On a core for core basis, as you can see from the table above, the IBM i platform is running at a 30.9 percent premium for the hardware and a 36.7 percent premium for the systems software to support 250 users. IBM’s Software Maintenance, at $6,600 per core per year, is crazy expensive compared to Dell ProSupport Plus. I can’t find any additional support costs for the Microsoft software stack, and if there are ones that you are aware of, let me know. Because this is way out of whack.

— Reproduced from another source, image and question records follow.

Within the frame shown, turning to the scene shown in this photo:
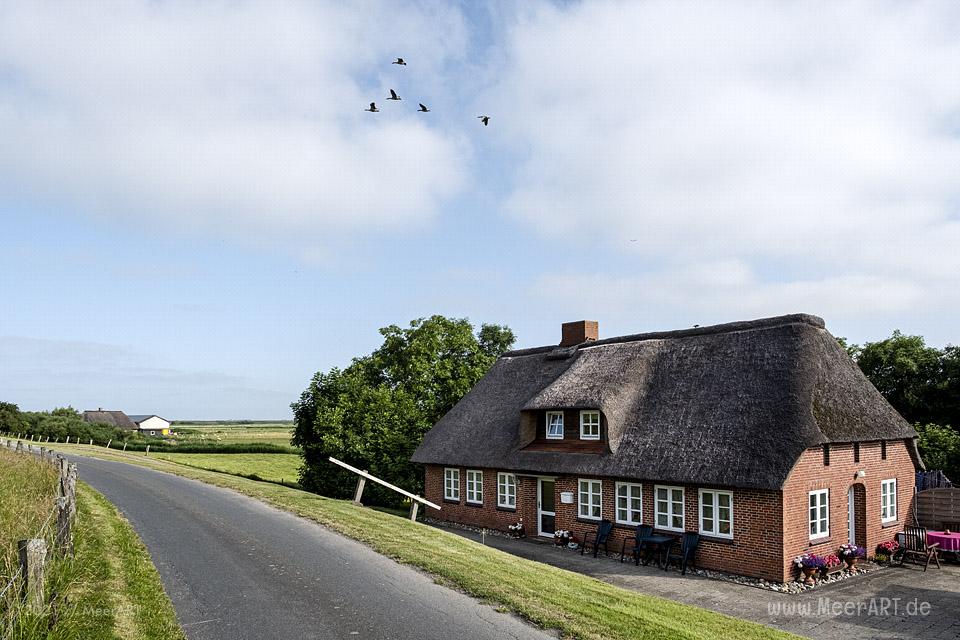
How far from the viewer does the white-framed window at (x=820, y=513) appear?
18.1 metres

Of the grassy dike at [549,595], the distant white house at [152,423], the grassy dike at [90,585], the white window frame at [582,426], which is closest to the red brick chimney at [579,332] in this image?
the white window frame at [582,426]

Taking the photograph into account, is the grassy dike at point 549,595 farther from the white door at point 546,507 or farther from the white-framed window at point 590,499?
the white door at point 546,507

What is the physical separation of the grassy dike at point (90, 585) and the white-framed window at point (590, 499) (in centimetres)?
1301

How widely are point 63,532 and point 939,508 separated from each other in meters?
23.3

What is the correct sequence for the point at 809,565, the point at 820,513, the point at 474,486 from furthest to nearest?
1. the point at 474,486
2. the point at 820,513
3. the point at 809,565

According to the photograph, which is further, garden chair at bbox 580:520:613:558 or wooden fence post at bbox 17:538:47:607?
garden chair at bbox 580:520:613:558

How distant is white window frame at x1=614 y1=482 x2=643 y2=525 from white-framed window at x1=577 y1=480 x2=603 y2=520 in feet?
2.20

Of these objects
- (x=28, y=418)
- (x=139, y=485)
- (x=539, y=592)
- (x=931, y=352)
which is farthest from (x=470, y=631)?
(x=28, y=418)

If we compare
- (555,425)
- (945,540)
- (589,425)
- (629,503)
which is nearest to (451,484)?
(555,425)

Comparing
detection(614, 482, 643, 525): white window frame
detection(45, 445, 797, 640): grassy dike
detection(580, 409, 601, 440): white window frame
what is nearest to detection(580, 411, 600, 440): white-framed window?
detection(580, 409, 601, 440): white window frame

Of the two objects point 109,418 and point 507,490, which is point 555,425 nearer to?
point 507,490

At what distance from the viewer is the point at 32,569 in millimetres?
7602

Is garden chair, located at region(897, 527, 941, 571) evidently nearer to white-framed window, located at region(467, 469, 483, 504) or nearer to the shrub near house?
the shrub near house

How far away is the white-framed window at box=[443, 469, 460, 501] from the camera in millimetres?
27250
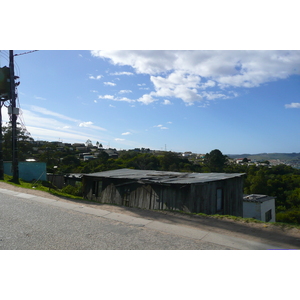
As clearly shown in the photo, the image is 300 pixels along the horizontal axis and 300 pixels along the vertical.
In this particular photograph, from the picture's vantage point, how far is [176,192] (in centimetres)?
1285

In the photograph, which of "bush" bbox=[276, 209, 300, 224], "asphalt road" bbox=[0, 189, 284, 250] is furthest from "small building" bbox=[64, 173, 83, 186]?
"bush" bbox=[276, 209, 300, 224]

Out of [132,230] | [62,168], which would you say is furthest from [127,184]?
[62,168]

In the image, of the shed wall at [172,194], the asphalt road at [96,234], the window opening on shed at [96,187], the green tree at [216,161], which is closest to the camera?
the asphalt road at [96,234]

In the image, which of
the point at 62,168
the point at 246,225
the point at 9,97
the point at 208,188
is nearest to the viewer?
the point at 246,225

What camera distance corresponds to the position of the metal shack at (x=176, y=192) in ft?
41.2

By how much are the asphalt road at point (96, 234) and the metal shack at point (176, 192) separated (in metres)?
5.11

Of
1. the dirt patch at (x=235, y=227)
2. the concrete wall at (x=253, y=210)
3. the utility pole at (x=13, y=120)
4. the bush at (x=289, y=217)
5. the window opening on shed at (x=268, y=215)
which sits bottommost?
the bush at (x=289, y=217)

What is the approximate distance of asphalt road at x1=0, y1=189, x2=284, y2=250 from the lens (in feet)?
17.0

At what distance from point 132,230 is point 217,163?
52509 millimetres

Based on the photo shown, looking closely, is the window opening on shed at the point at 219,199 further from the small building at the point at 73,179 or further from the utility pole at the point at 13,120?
the small building at the point at 73,179

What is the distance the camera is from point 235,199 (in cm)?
1620

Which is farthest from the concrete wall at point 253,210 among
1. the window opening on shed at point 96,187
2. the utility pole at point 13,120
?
the utility pole at point 13,120

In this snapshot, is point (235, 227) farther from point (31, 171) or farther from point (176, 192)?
point (31, 171)

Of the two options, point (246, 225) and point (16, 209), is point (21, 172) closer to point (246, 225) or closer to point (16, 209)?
point (16, 209)
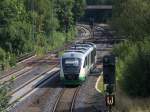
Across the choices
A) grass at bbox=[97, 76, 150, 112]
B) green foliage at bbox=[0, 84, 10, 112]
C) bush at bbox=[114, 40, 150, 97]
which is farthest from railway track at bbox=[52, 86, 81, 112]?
green foliage at bbox=[0, 84, 10, 112]

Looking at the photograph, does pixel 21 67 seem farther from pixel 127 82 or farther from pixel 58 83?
pixel 127 82

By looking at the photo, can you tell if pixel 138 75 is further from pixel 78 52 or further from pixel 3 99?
pixel 3 99

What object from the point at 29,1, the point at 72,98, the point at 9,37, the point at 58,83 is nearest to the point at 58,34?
the point at 29,1

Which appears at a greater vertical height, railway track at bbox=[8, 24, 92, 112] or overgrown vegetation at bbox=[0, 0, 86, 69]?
overgrown vegetation at bbox=[0, 0, 86, 69]

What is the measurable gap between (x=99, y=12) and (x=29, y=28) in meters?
94.5

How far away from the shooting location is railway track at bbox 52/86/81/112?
3168 centimetres

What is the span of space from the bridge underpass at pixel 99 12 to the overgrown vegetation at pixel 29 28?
5215cm

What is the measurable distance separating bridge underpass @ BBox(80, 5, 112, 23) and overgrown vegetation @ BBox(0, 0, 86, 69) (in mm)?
52147

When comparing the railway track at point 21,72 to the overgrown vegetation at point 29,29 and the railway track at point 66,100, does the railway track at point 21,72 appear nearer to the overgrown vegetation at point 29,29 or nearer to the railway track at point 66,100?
the overgrown vegetation at point 29,29

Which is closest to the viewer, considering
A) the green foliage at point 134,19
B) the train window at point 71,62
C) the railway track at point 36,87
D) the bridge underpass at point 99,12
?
the railway track at point 36,87

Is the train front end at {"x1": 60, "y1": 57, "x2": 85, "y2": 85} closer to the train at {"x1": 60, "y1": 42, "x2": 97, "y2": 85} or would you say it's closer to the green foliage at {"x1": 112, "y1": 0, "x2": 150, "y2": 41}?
the train at {"x1": 60, "y1": 42, "x2": 97, "y2": 85}

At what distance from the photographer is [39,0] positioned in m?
98.9

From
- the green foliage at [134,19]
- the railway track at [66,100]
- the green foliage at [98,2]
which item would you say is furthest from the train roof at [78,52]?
the green foliage at [98,2]

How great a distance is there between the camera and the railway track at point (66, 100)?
3168cm
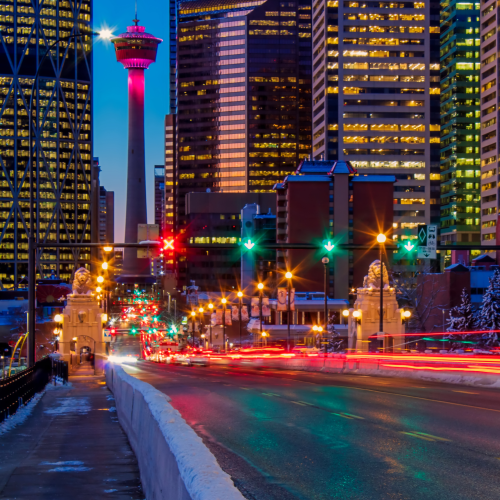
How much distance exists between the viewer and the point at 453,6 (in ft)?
614

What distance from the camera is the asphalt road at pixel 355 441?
915cm

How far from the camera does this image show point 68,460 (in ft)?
40.4

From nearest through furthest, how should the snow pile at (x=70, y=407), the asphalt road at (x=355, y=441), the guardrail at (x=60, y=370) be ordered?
the asphalt road at (x=355, y=441), the snow pile at (x=70, y=407), the guardrail at (x=60, y=370)

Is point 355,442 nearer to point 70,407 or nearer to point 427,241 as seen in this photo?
point 70,407

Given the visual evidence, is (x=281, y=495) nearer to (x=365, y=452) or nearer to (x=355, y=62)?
(x=365, y=452)

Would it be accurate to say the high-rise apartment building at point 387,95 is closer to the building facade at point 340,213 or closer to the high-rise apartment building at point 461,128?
Result: the high-rise apartment building at point 461,128

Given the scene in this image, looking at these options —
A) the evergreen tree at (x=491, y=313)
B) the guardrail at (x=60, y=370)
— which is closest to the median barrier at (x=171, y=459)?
the guardrail at (x=60, y=370)

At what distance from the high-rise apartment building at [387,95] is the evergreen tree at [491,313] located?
87.2 m

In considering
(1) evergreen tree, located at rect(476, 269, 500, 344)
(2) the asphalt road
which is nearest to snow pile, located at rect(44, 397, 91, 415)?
(2) the asphalt road

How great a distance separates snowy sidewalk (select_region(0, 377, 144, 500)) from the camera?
998 centimetres

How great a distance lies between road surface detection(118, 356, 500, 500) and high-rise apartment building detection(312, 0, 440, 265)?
468ft

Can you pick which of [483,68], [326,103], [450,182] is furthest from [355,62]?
[450,182]

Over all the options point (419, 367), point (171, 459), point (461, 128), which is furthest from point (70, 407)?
point (461, 128)

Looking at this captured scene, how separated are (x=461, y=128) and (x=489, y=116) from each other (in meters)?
34.2
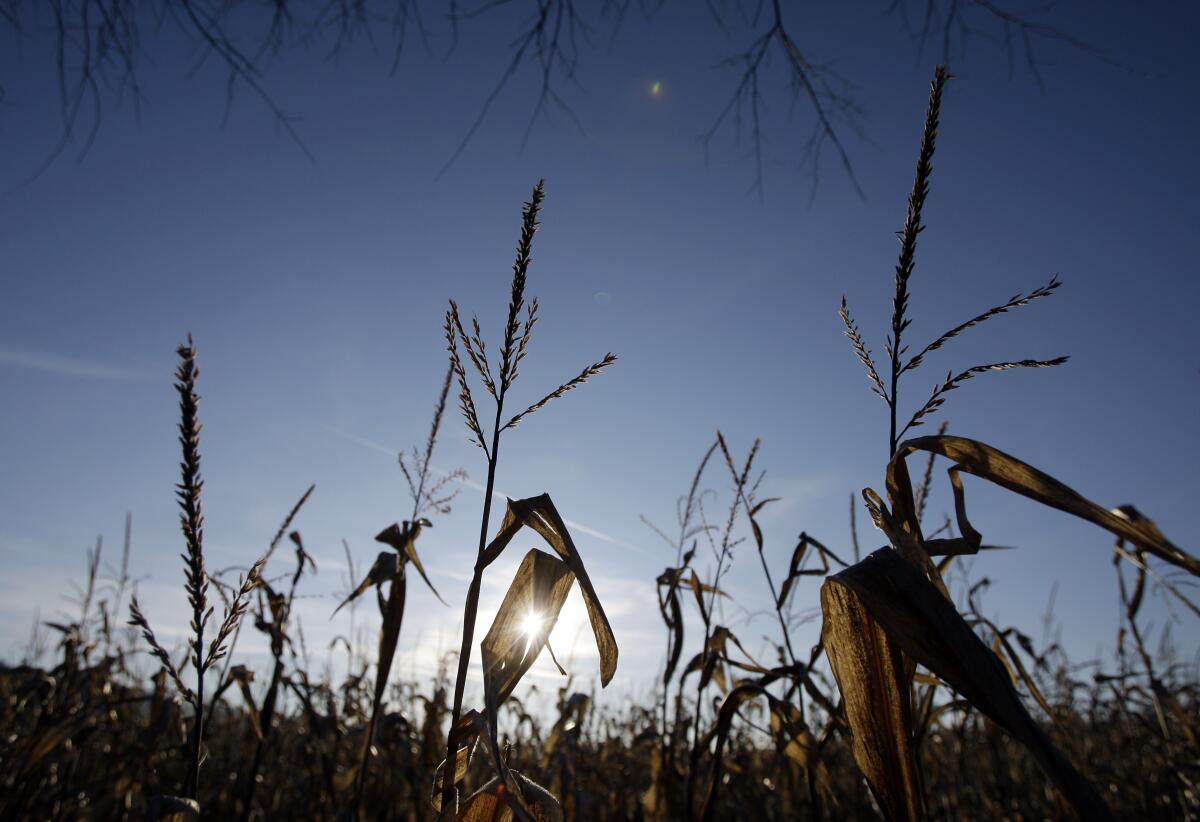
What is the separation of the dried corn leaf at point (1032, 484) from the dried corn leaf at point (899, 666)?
0.27 m

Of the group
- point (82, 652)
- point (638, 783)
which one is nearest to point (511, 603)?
point (82, 652)

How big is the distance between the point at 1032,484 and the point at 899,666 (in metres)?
0.39

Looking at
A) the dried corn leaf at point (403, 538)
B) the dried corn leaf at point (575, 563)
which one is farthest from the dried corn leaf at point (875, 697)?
the dried corn leaf at point (403, 538)

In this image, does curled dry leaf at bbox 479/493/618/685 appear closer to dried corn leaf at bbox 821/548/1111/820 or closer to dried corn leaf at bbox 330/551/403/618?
dried corn leaf at bbox 821/548/1111/820

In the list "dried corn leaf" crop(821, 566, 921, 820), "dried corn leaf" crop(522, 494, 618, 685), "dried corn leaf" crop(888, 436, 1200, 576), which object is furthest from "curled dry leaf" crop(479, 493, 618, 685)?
"dried corn leaf" crop(888, 436, 1200, 576)

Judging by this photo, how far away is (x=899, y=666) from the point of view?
1229mm

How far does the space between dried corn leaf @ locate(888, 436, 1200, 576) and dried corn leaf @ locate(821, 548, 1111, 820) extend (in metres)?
0.27

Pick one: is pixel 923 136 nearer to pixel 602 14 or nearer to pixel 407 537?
pixel 407 537

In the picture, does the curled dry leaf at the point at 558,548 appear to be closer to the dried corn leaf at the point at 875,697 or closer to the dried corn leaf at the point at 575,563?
the dried corn leaf at the point at 575,563

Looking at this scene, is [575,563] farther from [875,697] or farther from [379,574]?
[379,574]

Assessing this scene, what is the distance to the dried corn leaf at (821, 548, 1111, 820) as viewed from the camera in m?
0.89

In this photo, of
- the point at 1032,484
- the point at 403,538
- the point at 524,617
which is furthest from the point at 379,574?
the point at 1032,484

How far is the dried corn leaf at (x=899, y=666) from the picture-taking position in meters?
0.89

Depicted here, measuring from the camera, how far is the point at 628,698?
26.1 feet
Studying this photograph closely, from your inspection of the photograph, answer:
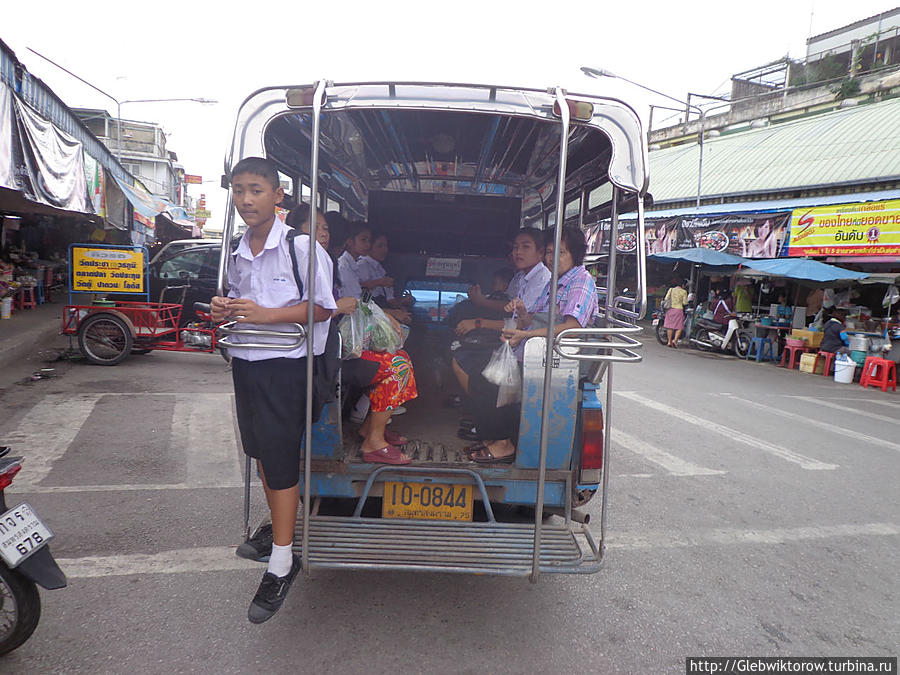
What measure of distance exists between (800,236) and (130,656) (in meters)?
15.5

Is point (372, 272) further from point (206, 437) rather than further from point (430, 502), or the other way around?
point (430, 502)

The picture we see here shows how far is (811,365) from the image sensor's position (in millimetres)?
12672

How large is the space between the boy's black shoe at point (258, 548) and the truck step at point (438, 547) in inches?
7.0

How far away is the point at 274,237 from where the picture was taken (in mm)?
2656

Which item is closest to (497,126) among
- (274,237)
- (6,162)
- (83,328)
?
(274,237)

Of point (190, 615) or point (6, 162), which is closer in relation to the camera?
point (190, 615)

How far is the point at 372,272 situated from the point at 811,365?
1117 cm

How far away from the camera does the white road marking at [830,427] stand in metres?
6.84

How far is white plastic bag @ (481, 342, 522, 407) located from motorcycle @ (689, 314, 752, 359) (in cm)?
1344

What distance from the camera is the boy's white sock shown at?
2.67m

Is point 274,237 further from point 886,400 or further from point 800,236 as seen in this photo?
point 800,236

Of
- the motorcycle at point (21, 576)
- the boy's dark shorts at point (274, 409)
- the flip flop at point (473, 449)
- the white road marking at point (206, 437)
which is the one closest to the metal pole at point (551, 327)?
the flip flop at point (473, 449)

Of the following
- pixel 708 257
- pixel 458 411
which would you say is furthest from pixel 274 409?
pixel 708 257

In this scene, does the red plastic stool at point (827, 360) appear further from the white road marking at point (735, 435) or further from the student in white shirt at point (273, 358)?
the student in white shirt at point (273, 358)
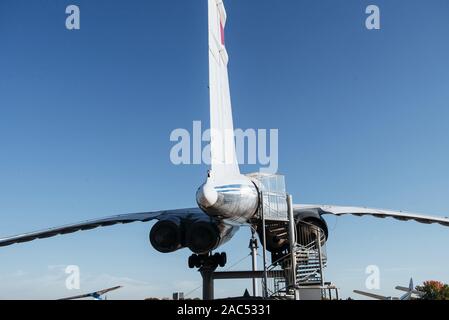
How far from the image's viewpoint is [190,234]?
1438 centimetres

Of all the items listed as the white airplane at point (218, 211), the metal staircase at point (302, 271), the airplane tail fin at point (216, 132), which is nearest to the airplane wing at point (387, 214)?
the white airplane at point (218, 211)

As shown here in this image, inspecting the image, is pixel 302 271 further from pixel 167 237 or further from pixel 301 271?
pixel 167 237

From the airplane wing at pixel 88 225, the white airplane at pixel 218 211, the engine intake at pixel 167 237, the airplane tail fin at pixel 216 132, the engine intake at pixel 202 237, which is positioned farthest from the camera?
the airplane wing at pixel 88 225

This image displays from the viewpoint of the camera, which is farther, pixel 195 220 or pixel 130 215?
pixel 130 215

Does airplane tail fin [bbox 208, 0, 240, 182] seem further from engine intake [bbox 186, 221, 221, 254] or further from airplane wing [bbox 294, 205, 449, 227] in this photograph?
airplane wing [bbox 294, 205, 449, 227]

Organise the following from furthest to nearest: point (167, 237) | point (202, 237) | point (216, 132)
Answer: point (167, 237), point (202, 237), point (216, 132)

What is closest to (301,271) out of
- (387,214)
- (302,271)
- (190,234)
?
(302,271)

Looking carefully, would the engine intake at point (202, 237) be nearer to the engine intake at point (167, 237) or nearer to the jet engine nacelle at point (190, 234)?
the jet engine nacelle at point (190, 234)

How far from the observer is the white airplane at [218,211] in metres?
10.6

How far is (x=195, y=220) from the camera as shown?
14828 mm

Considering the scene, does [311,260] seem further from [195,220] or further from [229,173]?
[229,173]

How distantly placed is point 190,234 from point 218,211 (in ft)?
13.5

But here is the thing: Historically, a Power core does about twice the processing work of an X86 core. This has been true as long as we can remember, and despite all of the technical advances in the X86 cores from Intel and AMD, I have no reason to believe this generality is no longer true. So, the table below cuts the number of Power10 cores in half to four to match up against – in a very rough sense – the eight cores in the Epyc 72F3 processor:
When you do that, there is a slight break on the hardware cost, with the Power S1022s as configured only being 19.6 percent more expensive than the Dell PowerEdge R7515. And, the IBM i operating system and database stack was 6 percent cheaper than the Windows Server and SQL Server stack, and PowerVM is, as you can see, around a quarter of the price of VMware vSphere 8. And thus, the four-core Power S1022s with IBM i is a tiny bit cheaper at the hardware and software level compared to Dell-AMD-Microsoft setup.
Once again, IBM Software Maintenance makes the IBM i setup very expensive compared to Dell, even with the cores cut in half. But even still, it is a tolerable premium considering the level of support. But as I said, I think there are Windows Server and SQL Server maintenance fees that we are not finding to add in here.
These numbers are not bad, and frankly, I expected worse.